間食にお菓子を食べないようにする、と決めた場合、そもそもお菓子が普段目につく場所に置いてあるのがよくない、ということだ。
視界に入る数が多くなれば、そのぶんだけ誘惑に抵抗をする回数も多くなってしまう。

2)つまらなくする

ゲームをついついやってしまうということであれば、それが果たして、長期的に考えた時に自分の人生にとってどれだけのプラスがあるのか、または不利益があるのか、をまずはじっくりと考える。
「これは、一瞬の気晴らしにはなるし、達成感を感じられるけれども、自分の人生にとって役に立つものではない」という結論なら、毎日続けることがバカげたことに思えてくる。

3)難しくする

SNSを見ることで一日のうちの大きな時間を奪われてしまう、ということであれば、SNSのアプリをアイコンを、スマホのホーム画面など見やすい場所に置くのではなく、フォルダの奥のほうに隠しておく、という方法がある。

名言の引用

人はものを選ぶとき、それが何かというより、そこにあるからという理由で選ぶことが多い。もしわたしがキッチンに入って、カウンターの上にクッキーがあるのを見たら、そんなつもりはなく、空腹でなくても、半ダースほどつかんで食べはじめるだろう。もしオフィスで、共同テーブルにいつもドーナツやベーグルが置かれていたら、しょっちゅう手を出さずにいられないだろう。習慣は、あなたがいる部屋や、目の前にあるきっかけによって変化する。

ひとつの習慣の背景と他のものとが混ざらないようにしよう。背景が混ざると、習慣も混ざりはじめる。そして、やりやすい方が勝ってしまう。現代テクノロジーの多用途性に長所と短所があるのも、これが理由である。スマートフォンはさまざまな使い方ができる強力なデバイスだ。でも、なんでもできる機器を使っていると、ひとつの作業と結びつけるのが難しくなる。生産的でありたいのに、見るたびにソーシャルメディアを眺めたり、メールをチェックしたり、ゲームをしたりする癖がついてしまう。きっかけが、ごちゃ混ぜになっているからだ。

良い習慣を身につけるのにもっとも効果的な方法は、望ましい行動がふつうの行動である文化に加わることだ。まわりの人が毎日行っているのを見れば、新しい習慣も達成できそうに思える。健康的な人々に囲まれていれば、運動することがふつうの習慣に見えてくる。ジャズ愛好家に囲まれていれば、毎日ジャズを演奏することが当たり前だと思うようになる。文化があなたに、「ふつう」のことをしようと思わせてくれる。あなたが身につけたい習慣を持っている人々に囲まれるようにしよう。あなたも一緒に上昇していくだろう。

行動よりも意向へと陥ってしまうもっとも大きな原因は、失敗を遅らせたいという気持ちだ。
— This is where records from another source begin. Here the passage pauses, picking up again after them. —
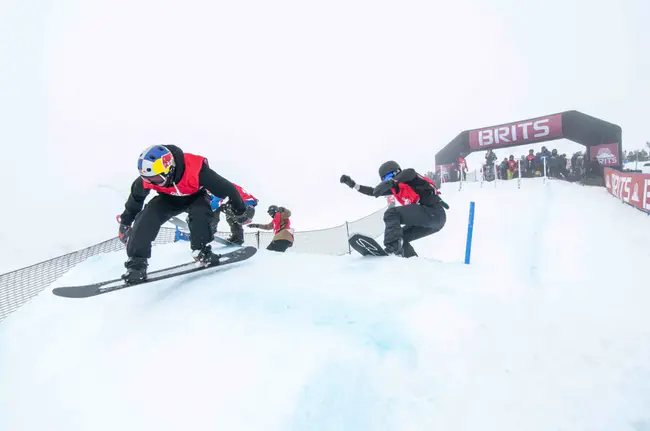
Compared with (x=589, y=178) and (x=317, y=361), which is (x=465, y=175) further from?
(x=317, y=361)

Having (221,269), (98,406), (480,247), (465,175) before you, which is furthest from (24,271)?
(465,175)

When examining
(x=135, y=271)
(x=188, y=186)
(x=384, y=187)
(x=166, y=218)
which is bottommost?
(x=135, y=271)

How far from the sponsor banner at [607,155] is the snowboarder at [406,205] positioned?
58.4 feet

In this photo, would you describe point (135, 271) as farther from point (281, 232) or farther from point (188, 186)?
point (281, 232)

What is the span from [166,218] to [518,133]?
75.1ft

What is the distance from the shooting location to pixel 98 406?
2.04 m

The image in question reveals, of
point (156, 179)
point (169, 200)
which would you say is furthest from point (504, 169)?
point (156, 179)

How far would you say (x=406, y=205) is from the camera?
206 inches

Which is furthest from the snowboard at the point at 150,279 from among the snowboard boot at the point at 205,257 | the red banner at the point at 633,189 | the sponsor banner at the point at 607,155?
the sponsor banner at the point at 607,155

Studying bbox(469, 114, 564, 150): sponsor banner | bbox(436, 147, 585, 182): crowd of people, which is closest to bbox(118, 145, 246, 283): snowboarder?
bbox(436, 147, 585, 182): crowd of people

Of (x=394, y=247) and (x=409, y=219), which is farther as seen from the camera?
(x=409, y=219)

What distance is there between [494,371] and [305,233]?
11745 millimetres

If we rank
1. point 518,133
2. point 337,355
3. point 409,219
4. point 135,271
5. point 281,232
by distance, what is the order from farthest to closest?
point 518,133 < point 281,232 < point 409,219 < point 135,271 < point 337,355

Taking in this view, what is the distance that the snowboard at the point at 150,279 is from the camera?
10.9 feet
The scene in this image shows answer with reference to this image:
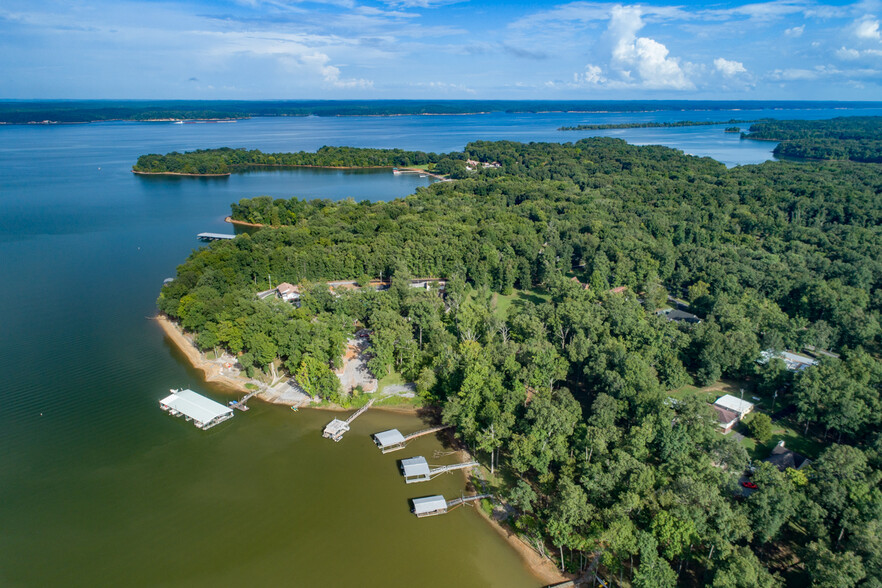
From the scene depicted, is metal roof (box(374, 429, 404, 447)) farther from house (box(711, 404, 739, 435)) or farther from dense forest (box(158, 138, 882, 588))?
house (box(711, 404, 739, 435))

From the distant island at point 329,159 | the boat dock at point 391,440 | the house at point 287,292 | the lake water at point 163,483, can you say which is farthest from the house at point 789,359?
the distant island at point 329,159

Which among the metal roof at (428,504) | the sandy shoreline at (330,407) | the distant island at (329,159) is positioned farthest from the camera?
the distant island at (329,159)

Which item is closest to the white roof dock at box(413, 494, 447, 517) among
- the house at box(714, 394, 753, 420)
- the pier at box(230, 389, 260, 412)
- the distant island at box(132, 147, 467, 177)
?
the pier at box(230, 389, 260, 412)

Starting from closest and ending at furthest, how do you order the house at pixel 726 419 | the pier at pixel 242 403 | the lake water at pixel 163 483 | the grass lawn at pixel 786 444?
the lake water at pixel 163 483, the grass lawn at pixel 786 444, the house at pixel 726 419, the pier at pixel 242 403

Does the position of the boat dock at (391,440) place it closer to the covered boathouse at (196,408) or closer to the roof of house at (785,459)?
the covered boathouse at (196,408)

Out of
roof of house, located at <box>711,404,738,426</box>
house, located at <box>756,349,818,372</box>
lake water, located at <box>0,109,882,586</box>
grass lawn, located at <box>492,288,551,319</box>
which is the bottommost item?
lake water, located at <box>0,109,882,586</box>

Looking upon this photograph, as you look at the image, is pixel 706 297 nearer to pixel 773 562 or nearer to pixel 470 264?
pixel 470 264

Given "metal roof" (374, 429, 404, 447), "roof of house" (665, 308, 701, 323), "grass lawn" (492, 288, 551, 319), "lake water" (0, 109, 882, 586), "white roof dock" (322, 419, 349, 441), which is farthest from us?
Answer: "grass lawn" (492, 288, 551, 319)
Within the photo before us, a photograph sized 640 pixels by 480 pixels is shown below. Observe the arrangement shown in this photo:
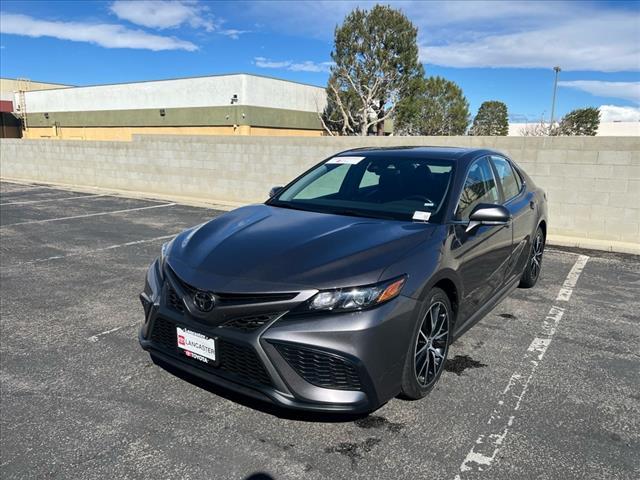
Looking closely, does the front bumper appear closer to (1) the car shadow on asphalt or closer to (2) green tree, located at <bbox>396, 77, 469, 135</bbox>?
(1) the car shadow on asphalt

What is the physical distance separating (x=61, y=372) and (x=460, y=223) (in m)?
2.97

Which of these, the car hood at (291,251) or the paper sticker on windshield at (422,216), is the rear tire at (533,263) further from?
the car hood at (291,251)

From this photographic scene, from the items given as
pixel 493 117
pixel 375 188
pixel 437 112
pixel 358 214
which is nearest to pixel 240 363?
pixel 358 214

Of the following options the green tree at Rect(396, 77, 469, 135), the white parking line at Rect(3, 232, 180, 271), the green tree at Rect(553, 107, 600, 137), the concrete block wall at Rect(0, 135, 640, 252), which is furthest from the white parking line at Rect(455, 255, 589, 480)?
the green tree at Rect(553, 107, 600, 137)

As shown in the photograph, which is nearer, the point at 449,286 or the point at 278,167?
the point at 449,286

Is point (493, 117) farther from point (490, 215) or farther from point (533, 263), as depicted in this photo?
point (490, 215)

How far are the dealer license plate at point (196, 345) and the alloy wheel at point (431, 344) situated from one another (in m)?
1.13

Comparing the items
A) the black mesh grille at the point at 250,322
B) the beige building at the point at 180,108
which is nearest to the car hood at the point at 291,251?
the black mesh grille at the point at 250,322

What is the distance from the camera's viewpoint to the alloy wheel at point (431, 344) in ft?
9.14

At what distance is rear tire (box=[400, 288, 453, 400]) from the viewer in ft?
8.64

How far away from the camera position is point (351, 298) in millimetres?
2354

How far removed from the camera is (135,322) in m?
4.22

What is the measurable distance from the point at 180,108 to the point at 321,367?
36995 mm

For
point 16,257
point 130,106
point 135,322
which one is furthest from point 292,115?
point 135,322
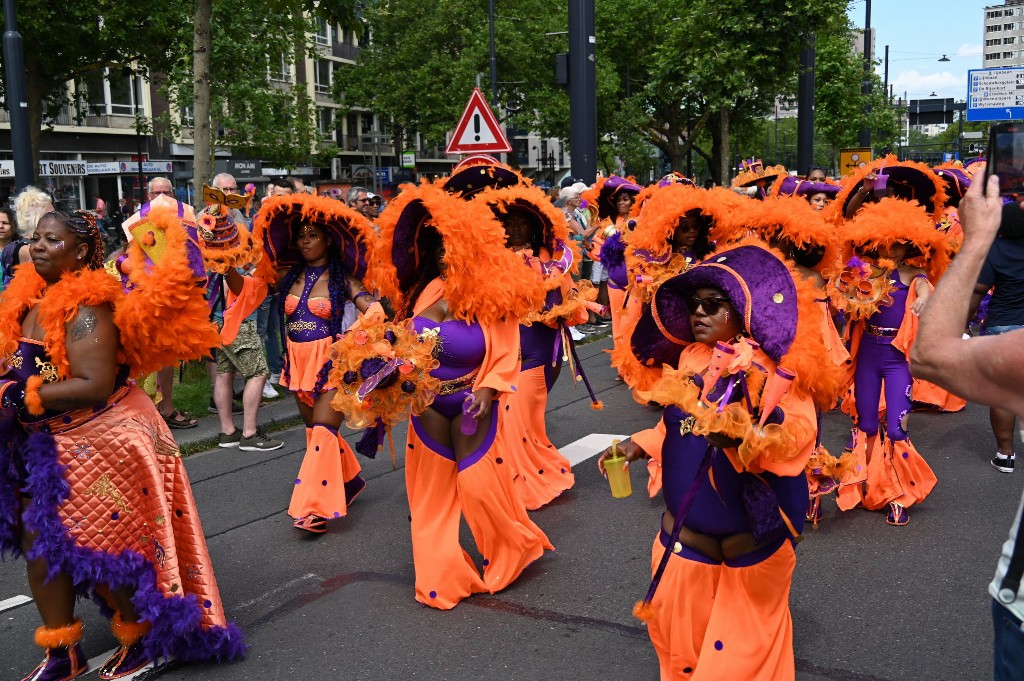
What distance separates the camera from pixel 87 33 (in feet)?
70.5

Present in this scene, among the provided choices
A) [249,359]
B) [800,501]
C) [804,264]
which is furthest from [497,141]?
[800,501]

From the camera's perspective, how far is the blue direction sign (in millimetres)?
21344

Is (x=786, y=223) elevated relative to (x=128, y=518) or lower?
elevated

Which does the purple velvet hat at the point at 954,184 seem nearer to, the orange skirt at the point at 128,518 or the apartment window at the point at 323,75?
the orange skirt at the point at 128,518

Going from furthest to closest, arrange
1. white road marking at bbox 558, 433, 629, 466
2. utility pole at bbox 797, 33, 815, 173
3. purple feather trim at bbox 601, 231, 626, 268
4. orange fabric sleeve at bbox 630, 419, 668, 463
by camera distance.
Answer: utility pole at bbox 797, 33, 815, 173, purple feather trim at bbox 601, 231, 626, 268, white road marking at bbox 558, 433, 629, 466, orange fabric sleeve at bbox 630, 419, 668, 463

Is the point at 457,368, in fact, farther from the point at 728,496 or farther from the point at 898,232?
the point at 898,232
ナックルズは、「部屋のリセット」と名付けた戦略で掃除の習慣に取りかかった。たとえばテレビを見おわったら、リモコンをテレビ台に戻し、ソファの枕をきちんと並べ、毛布をたたむ。車を降りるときは、ごみを捨てる。
「部屋に入ると、すべてが正しい位置にある」と、ナックルズは書いている。「これを毎日、どの部屋でも行っているから、家のなかはいつも良い状態だ……わたしがとても努力していると人は思うかもしれないが、じつは本当に怠け者だ。ただ、あとで怠けられるようにしているだけだ。そうすることで多くの時間が返ってくる」

習慣は高速道路の入り口のようなものだ。あなたを進入路へ導き、知らないうちに次の行動へ向けて加速させる。すでにしていることを続けるほうが、ちがうことを始めるより易しいからだ。くだらない映画を二時間もすわって観つづける。お腹がいっぱいなのに、スナックを食べつづける。スマートフォンを「ほんのちょっと」チェックすると、そのまま二〇分も画面を見つづける。このように、考えずに行う習慣が、考えているときの選択を決めてしまうことが多い。

遺伝子はあなたの運命を決めたりしない。決めるのは、あなたに有利な分野である。

たしかなのは、もし習慣を始めて続けられるようになったら、やめたくなる日があるということだ。ビジネスを始めたなら、仕事をしたくない日があるだろう。ジムにいるなら、やりたくないトレーニングがあるだろう。書く時間になったら、タイプしたくない日があるだろう。でも、それをするのが面倒だったり、苦痛だったり、うんざりするときに、さらに力を入れて行うなら、それがプロとアマチュアの違いをもたらす。

いつまでも成果を得つづける秘訣は、改善するのをやめないことだ。やめないだけで、驚くほどのものを築くことができる。仕事をやめなければ、驚くほどのビジネスを築ける。トレーニングをやめなければ、驚くほどの身体になれる。学習をやめなければ、驚くほどの知識が身につく。貯蓄をやめなければ、驚くほどの財産になる。親切にするのをやめなければ、驚くほどの友情が生まれる。小さな習慣はただ加算されるのではない。複利で大きくなっていく。これが最小習慣の力だ。小さな変化が驚くべき成果をもたらす。